What is rarely talked about by the vendor community (and given my former seat at the messaging table, I think I’m qualified to make this statement) is the inherent challenges faced when implementing an electronic health record system.
That said, the following are some of the biggest hurdles practice face when they begin the EHR implementation process:
Training: You need training of your system. You need more than eight hours. You need more than 16 hours. Implementing an EHR is a major undertaking and it can take months, if not longer than a year, to truly implement. Even after that, you may need additional training.
Don’t make the mistake of contracting for the least amount of training offered by your vendor. Don’t be fooled into thinking less training means you’re saving money. The money you save on training now will be spent later when your staff fails to truly understand how to use the system. Purchase more than enough training and consider training super users who become true experts in the use of the electronic health record.
You must make sure you secure internal buy in. You need to establish an education program for your staff and create communication channels for your staff so that you can ensure the greatest level of buy in. during this process, explain the needs for the system and why the practice is moving in this direction. If this is a re-boot for your practice and you’re implementing a second or third system, discuss the reasons for the change and why it’s important to the health of the business.
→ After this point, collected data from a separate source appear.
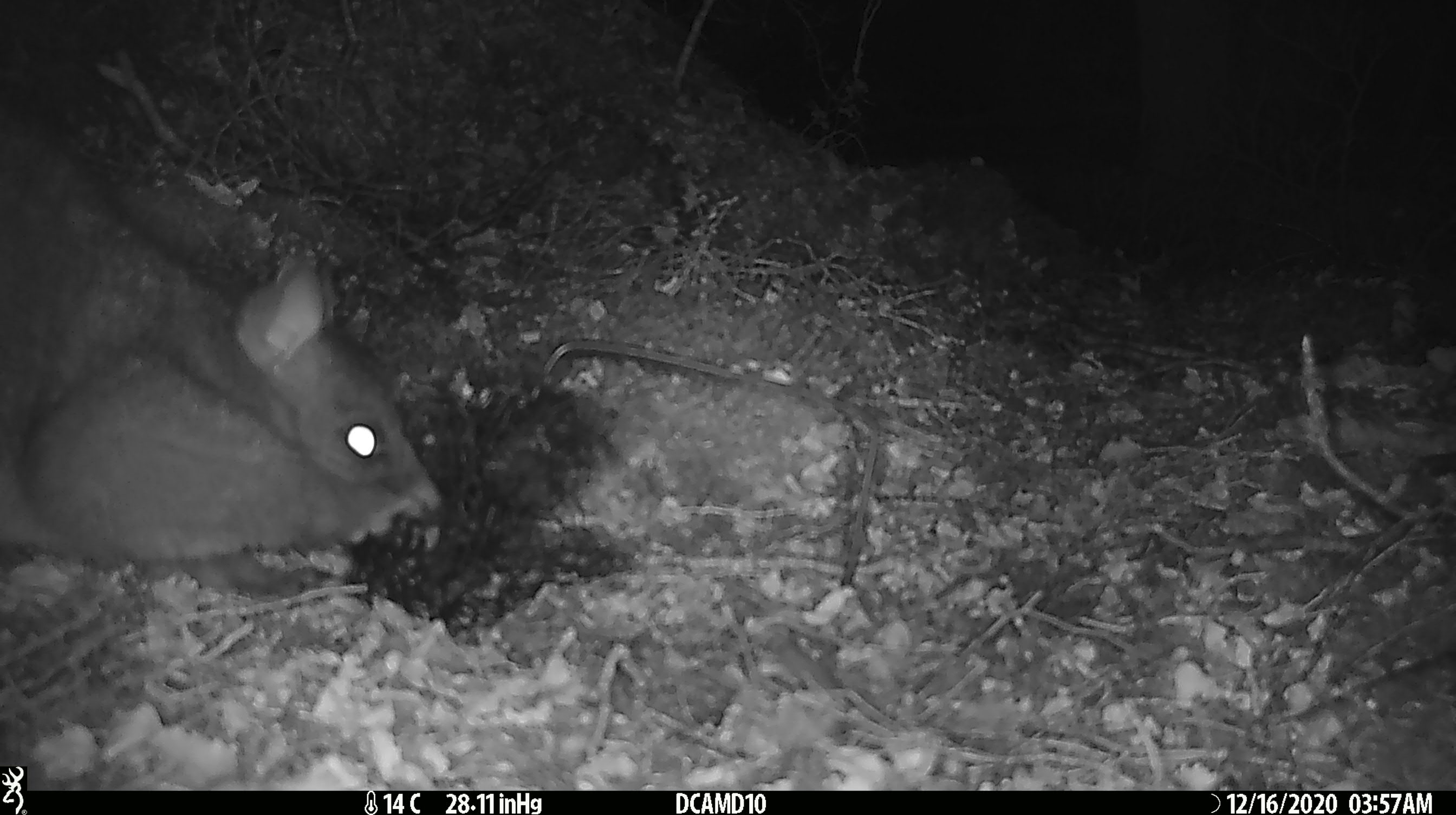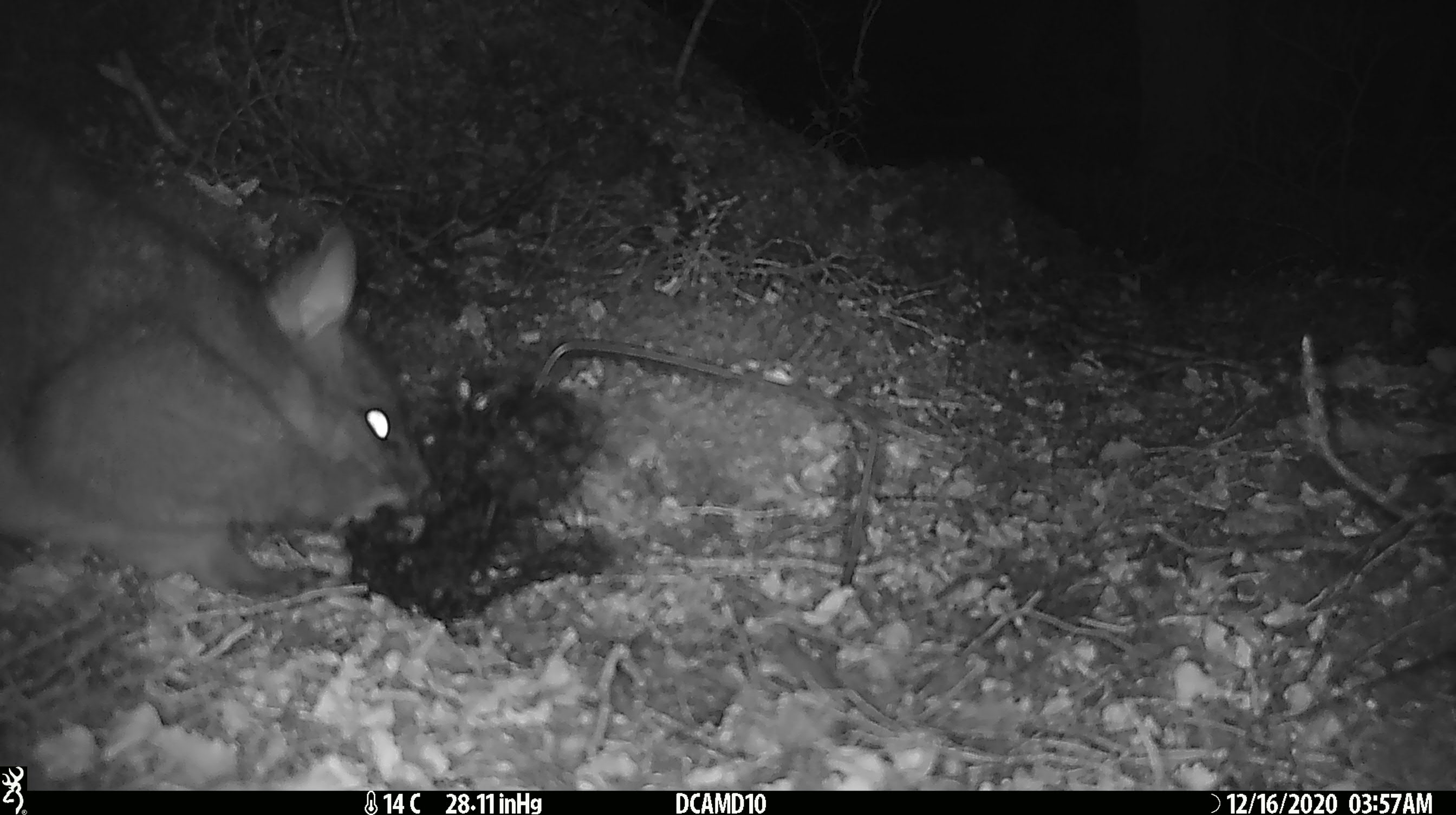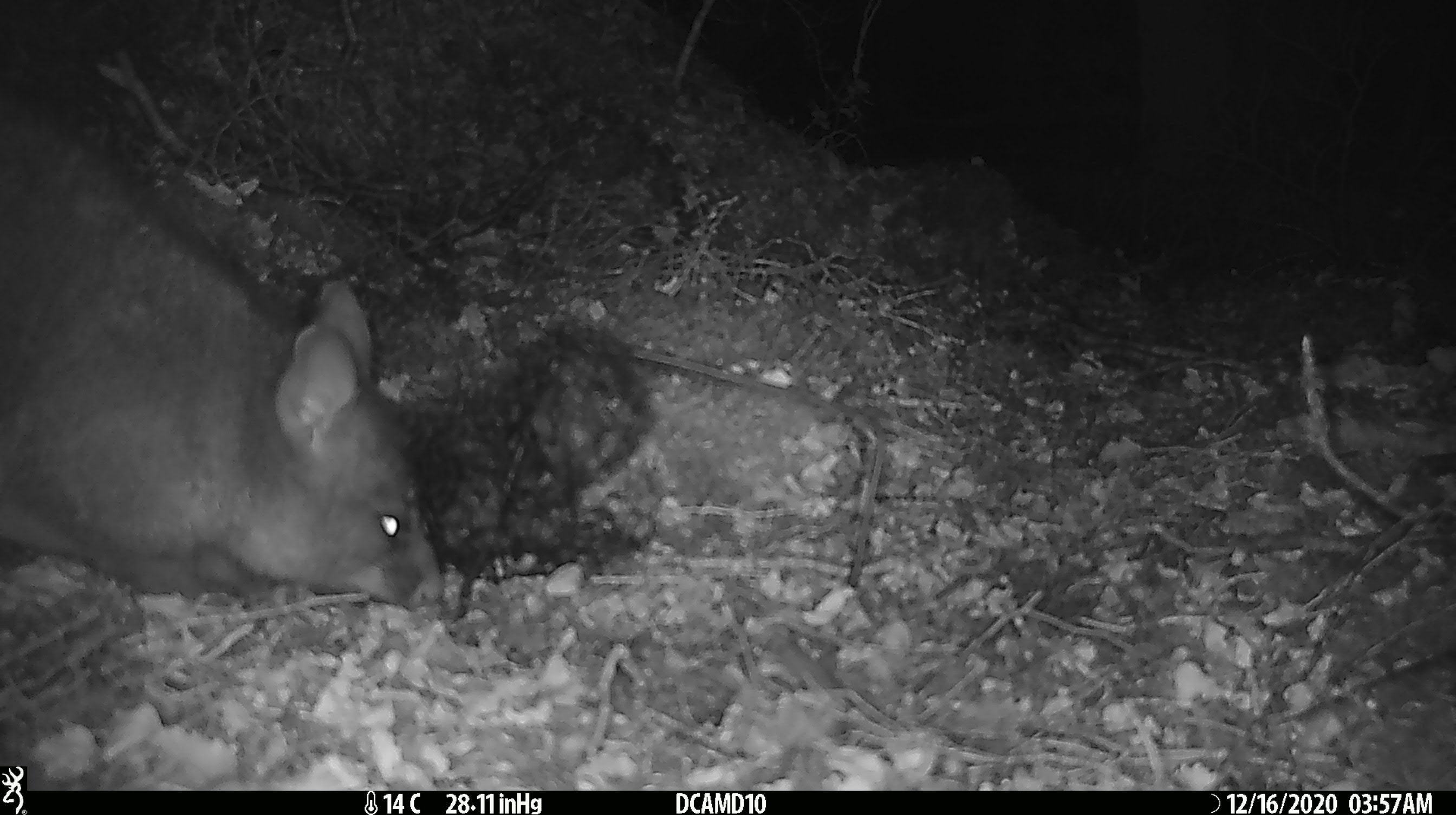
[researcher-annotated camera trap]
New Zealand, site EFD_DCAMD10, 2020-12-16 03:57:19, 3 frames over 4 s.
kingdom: Animalia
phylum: Chordata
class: Mammalia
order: Diprotodontia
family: Phalangeridae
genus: Trichosurus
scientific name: Trichosurus vulpecula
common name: common brushtail possum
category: possum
Like employees, you must educate patients. The importance of this statement has never been as true as it is now especially give the move toward patient engagement through meaningful use Stage 2. Engaging patients in the EHR implementation will help create external advocates for your practice, as well as will lead you down the road toward educating them about the benefits of tools like patient portals. Education is key here. Work to create patient champions. Do not brush them off as individuals who are either not interested in the technology or as unsophisticated enough to understand the scope of your work. Doing so may lead to an epic fail of your long-term plans for a unified, smooth running, meaningful used practice.
Lack of a pre-implementation plan may kill the project from the start. An implementation plan means you’ll be able to perform a workflow analysis. Workflow analysis reveals practice inefficiencies and provide you insight into where you need to focus your efforts during implementation efforts. An implementation plan allows you to redesign processes, look for ways to create additional practice efficiency, increase patient and staff satisfaction, and align your goals with your long-term practice plans.
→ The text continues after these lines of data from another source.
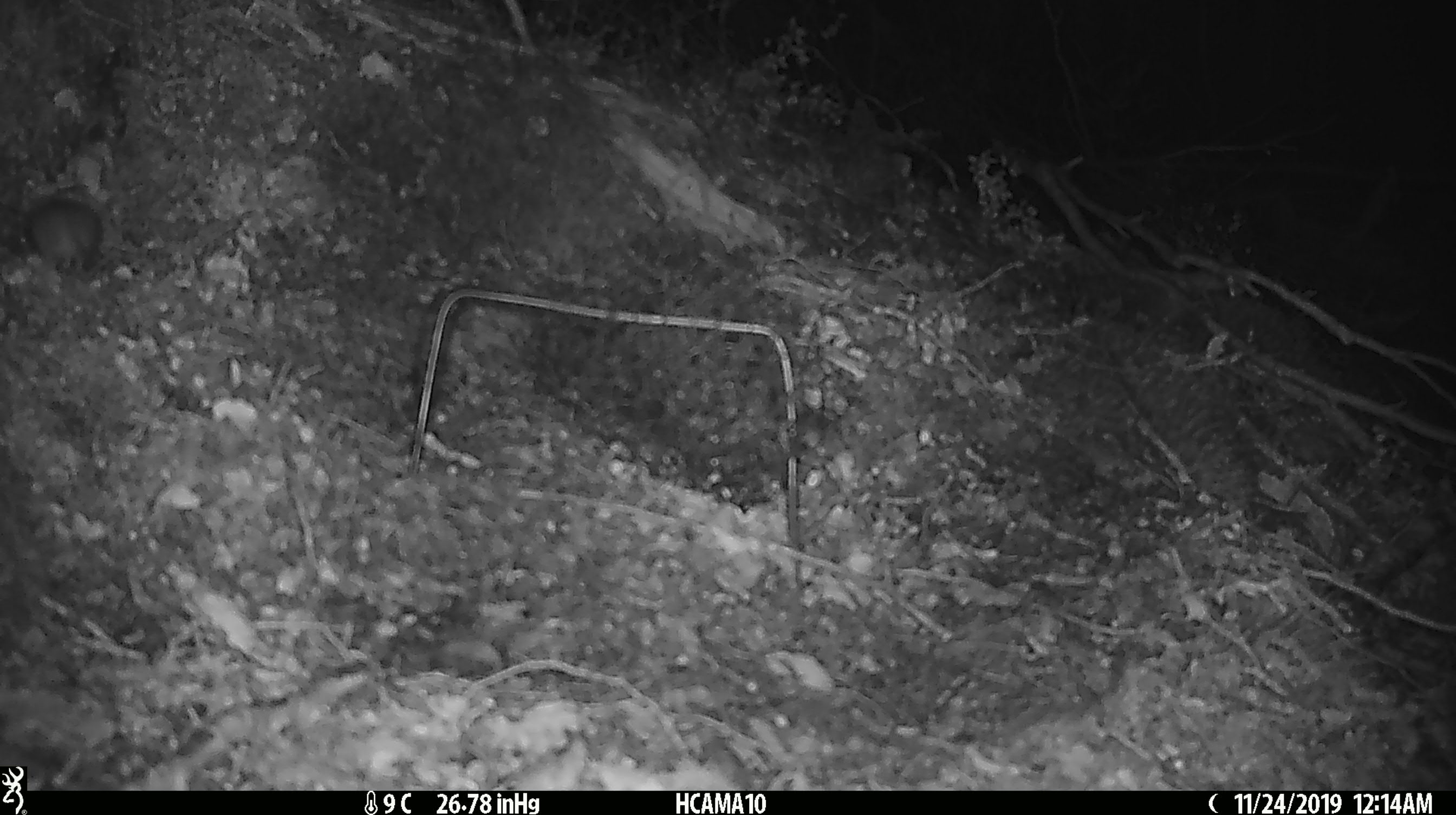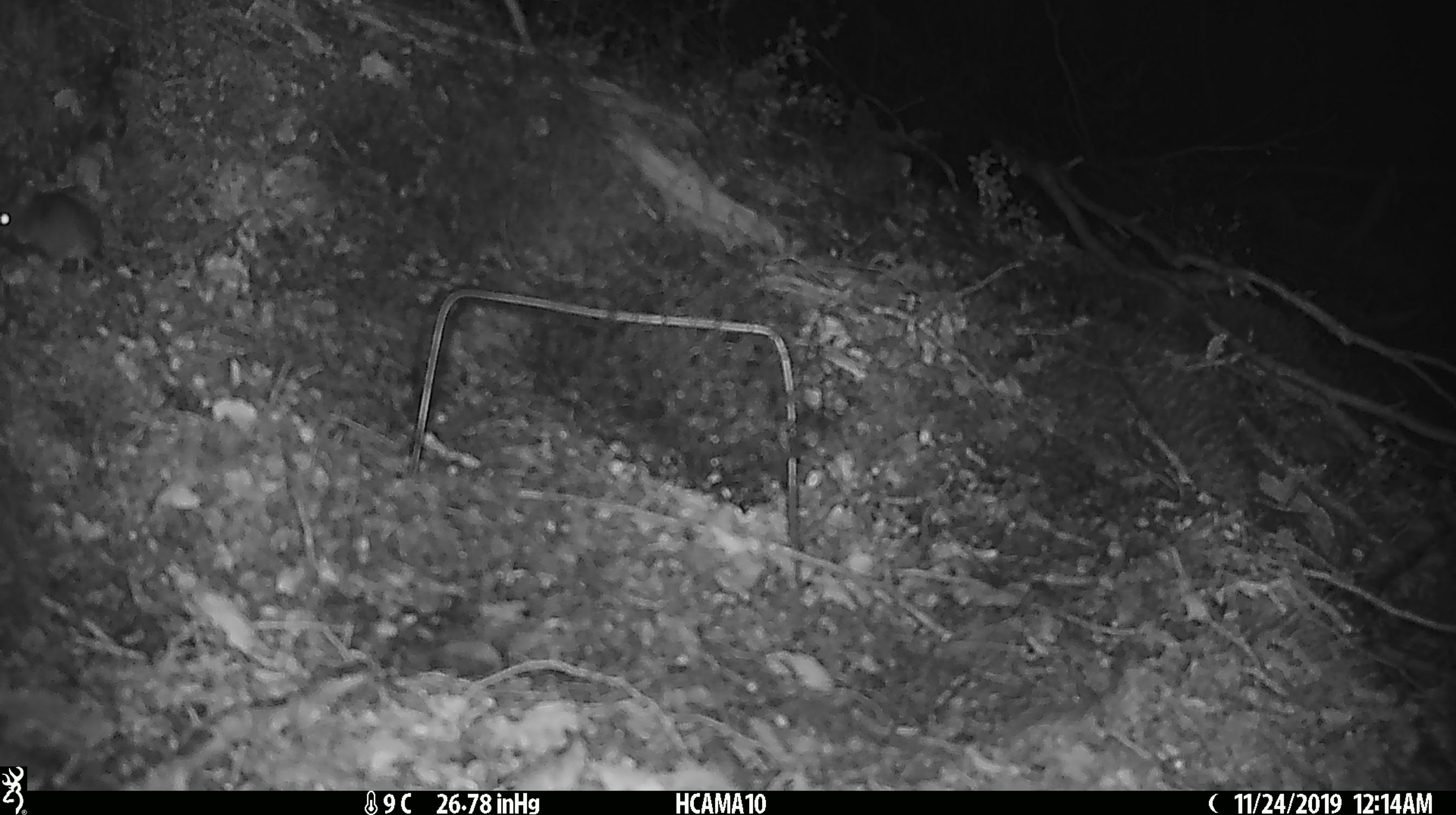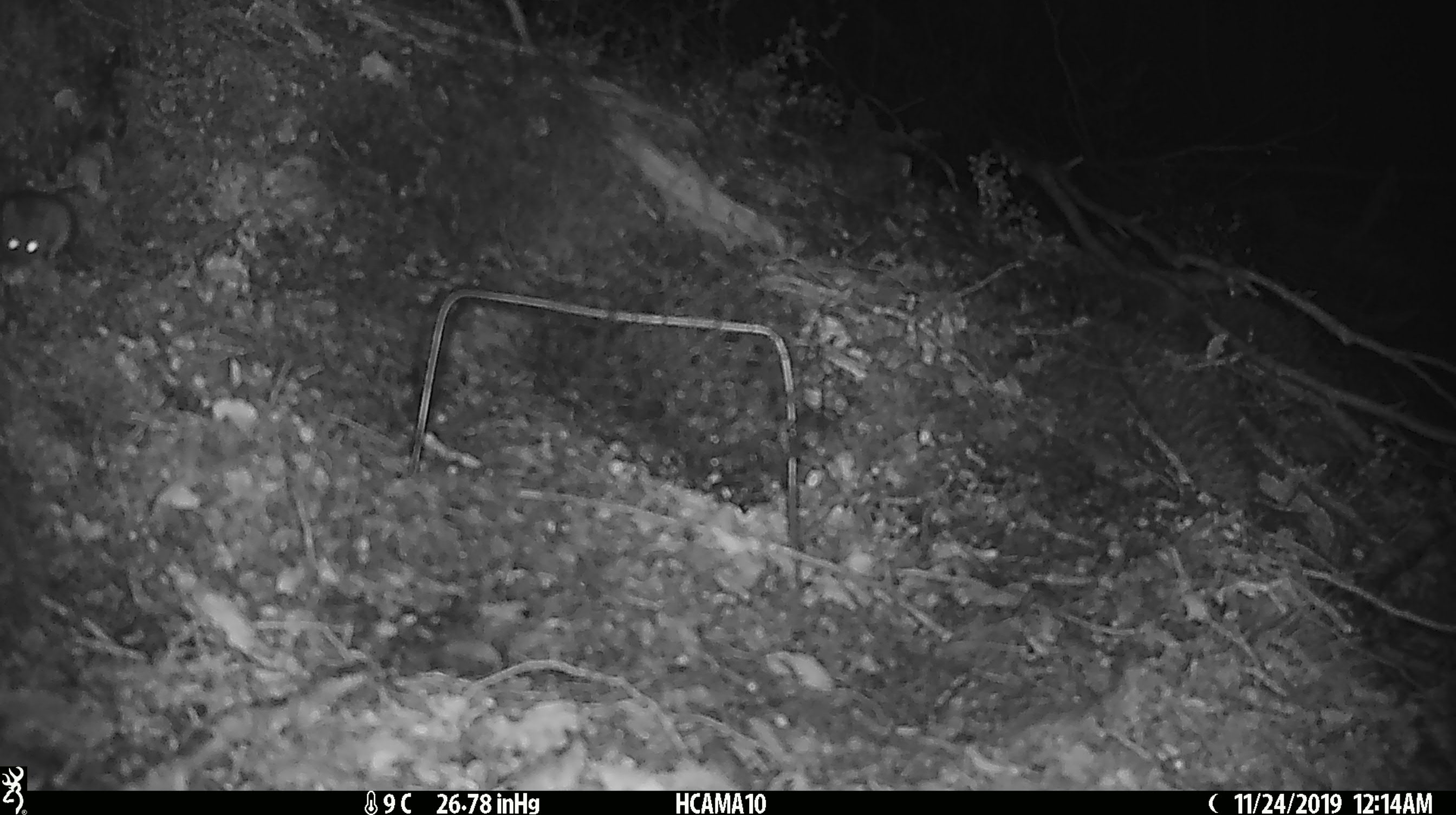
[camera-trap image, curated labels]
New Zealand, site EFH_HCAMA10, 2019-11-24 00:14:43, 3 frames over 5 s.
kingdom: Animalia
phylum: Chordata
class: Mammalia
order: Rodentia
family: Muridae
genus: Mus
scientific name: Mus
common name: mouse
Mouse (Mus).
Lack of vendor transparency. Those who don’t seek it may find themselves owned by their vendor partners. You must ask questions, demand answers and don’t take their word for it. Vendors want long-term contracts that are sometimes as gray as possible. Review the contracts, never treat vendors as your friend (or, at least during the negotiation process) and ensure the best deal for your practice. Seek optimizations and customizations. Ask for referrals; call the referrals. Go on site visits, but make sure they’re not all hand picked by the vendor. To accomplish goal, consider reaching out on the web and aligning with practices in your area that use the system you’re thinking of purchasing. Do some independent research.
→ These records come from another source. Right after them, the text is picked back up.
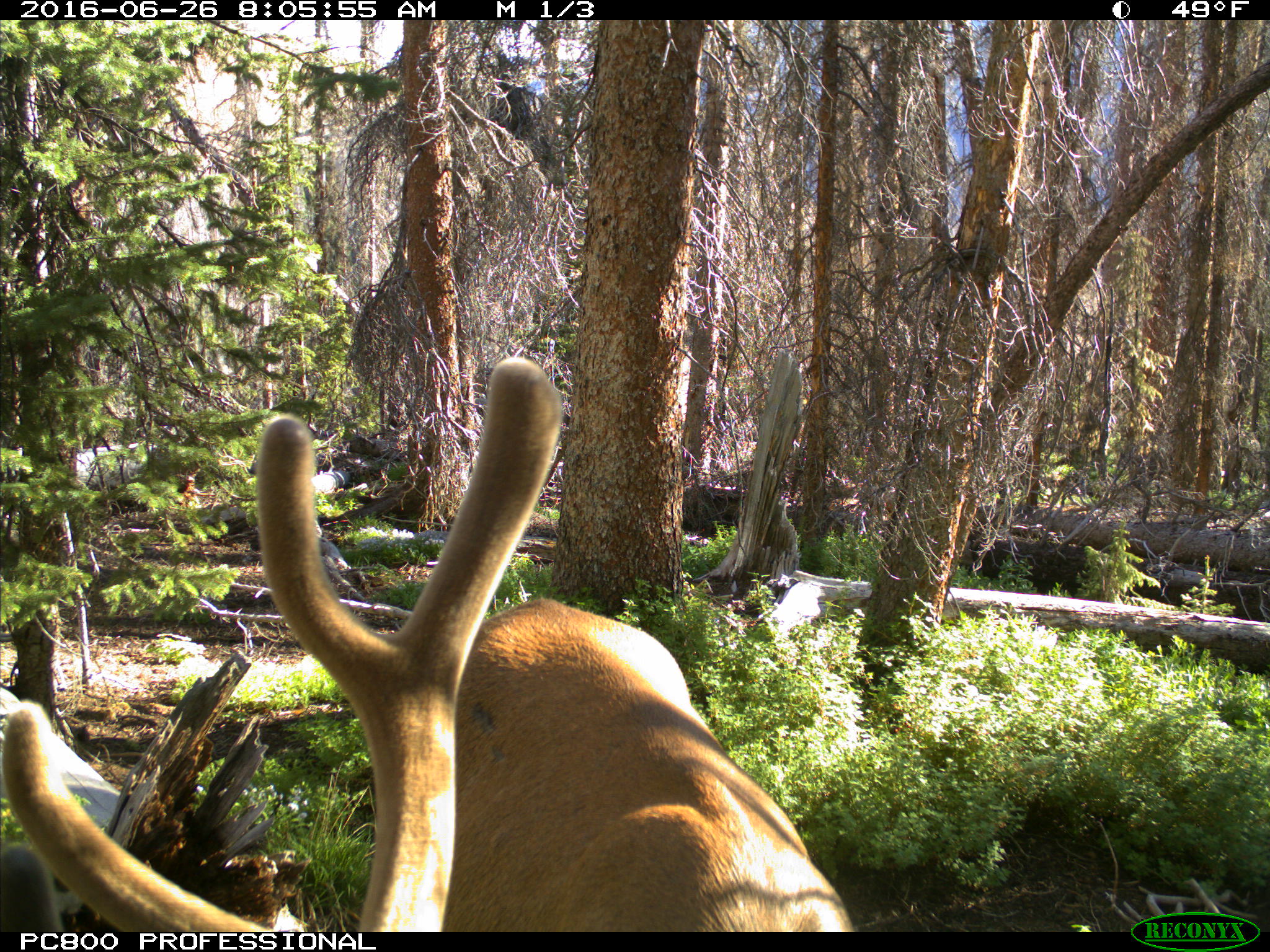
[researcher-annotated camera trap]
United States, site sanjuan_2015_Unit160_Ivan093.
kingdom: Animalia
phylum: Chordata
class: Mammalia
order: Artiodactyla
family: Cervidae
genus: Cervus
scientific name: Cervus elaphus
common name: red deer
Cervus elaphus (red deer).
Un-needed long-term vendor contracts. Don’t sign long-term contracts unless it makes absolute sense. Some vendors require contract lengths in unreasonable lengths of time, like seven years. Granted, implementation is a major undertaking, but a seven-year contract is unnecessary and only serves the vendor. Be cautious of a deal of this magnitude. You wouldn’t sign a seven-year lease for a car, a property or anything else. Take a vendor move like this as a sign the vendor has plans to lock you for its own personal gains – to make itself attractive to potential buyers or to boost quarterly reports – not your own.